Copy the whole listing below word for word, keeping every line in its original order.

* SUPPLIED INFORMATION
--- BEGIN ---

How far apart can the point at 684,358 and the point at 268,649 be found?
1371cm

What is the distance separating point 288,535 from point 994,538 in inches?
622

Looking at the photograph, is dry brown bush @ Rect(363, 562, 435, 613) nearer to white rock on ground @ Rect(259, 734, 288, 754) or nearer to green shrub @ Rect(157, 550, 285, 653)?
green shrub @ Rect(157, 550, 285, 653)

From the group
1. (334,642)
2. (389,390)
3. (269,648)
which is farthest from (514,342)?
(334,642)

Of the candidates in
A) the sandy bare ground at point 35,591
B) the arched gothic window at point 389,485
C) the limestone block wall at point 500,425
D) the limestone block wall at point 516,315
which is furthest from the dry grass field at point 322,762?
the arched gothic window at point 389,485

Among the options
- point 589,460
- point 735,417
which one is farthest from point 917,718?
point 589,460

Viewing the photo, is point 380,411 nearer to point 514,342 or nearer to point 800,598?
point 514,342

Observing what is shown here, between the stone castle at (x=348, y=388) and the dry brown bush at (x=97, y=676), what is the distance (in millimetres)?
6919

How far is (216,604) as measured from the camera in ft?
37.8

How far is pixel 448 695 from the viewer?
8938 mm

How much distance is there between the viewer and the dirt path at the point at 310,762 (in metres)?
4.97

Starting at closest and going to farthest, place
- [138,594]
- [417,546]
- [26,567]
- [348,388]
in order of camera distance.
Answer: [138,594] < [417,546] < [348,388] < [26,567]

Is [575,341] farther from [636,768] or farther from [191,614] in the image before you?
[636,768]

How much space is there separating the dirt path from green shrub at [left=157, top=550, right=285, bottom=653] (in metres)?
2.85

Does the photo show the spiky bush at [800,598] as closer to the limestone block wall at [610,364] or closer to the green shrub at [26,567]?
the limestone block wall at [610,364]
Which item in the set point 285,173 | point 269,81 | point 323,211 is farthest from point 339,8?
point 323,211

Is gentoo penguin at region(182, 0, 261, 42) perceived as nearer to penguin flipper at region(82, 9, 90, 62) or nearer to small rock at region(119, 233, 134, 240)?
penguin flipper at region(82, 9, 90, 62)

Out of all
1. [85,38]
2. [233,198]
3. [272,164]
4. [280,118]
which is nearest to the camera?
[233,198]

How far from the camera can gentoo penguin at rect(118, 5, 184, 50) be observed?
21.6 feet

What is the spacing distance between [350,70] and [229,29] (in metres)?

--- END ---

* RESULT OF THIS EXERCISE
How far apart can the point at 684,358 and the point at 268,649 be found?
1371cm

What is the distance separating point 288,535 from point 994,538 in inches?
622

Looking at the photograph, is dry brown bush @ Rect(363, 562, 435, 613) nearer to white rock on ground @ Rect(259, 734, 288, 754) or nearer to green shrub @ Rect(157, 550, 285, 653)?
green shrub @ Rect(157, 550, 285, 653)

From the group
1. (334,642)
2. (389,390)
3. (269,648)
which is farthest from (514,342)?
(334,642)

Of the candidates in
A) the sandy bare ground at point 35,591
B) the arched gothic window at point 389,485
C) the limestone block wall at point 500,425
D) the limestone block wall at point 516,315
which is furthest from the dry grass field at point 322,762?
the arched gothic window at point 389,485

Among the options
- point 589,460
- point 735,417
which one is farthest from point 917,718?
point 589,460

Viewing the photo, is point 380,411 nearer to point 514,342 or nearer to point 800,598?
point 514,342

Observing what is shown here, between the stone castle at (x=348, y=388) and the dry brown bush at (x=97, y=676), what is the distance (in millimetres)?
6919

How far is (216,604) as measured from the camera in ft?
37.8

How far is pixel 448 695 from the viewer?
8938 mm

How much distance is there between the viewer and the dirt path at the point at 310,762 (in metres)?
4.97

Starting at closest and going to farthest, place
- [138,594]
- [417,546]
- [26,567]
- [348,388]
in order of camera distance.
Answer: [138,594] < [417,546] < [348,388] < [26,567]

Is [575,341] farther from [636,768] or farther from [191,614] in the image before you?
[636,768]

How much space is there separating the dirt path from green shrub at [left=157, top=550, right=285, bottom=653] (in metres)?
2.85

Does the photo show the spiky bush at [800,598] as closer to the limestone block wall at [610,364] or closer to the green shrub at [26,567]?
the limestone block wall at [610,364]
Which item in the set point 285,173 | point 269,81 | point 323,211 is farthest from point 339,8?
point 323,211

Is gentoo penguin at region(182, 0, 261, 42) perceived as nearer to penguin flipper at region(82, 9, 90, 62) or nearer to small rock at region(119, 233, 134, 240)?
penguin flipper at region(82, 9, 90, 62)

Out of all
1. [85,38]
2. [233,198]
3. [272,164]
4. [280,118]
which is nearest to the camera?
[233,198]

How far from the camera can gentoo penguin at rect(118, 5, 184, 50) be observed?
21.6 feet

What is the spacing distance between [350,70] and [229,29] (in metres)?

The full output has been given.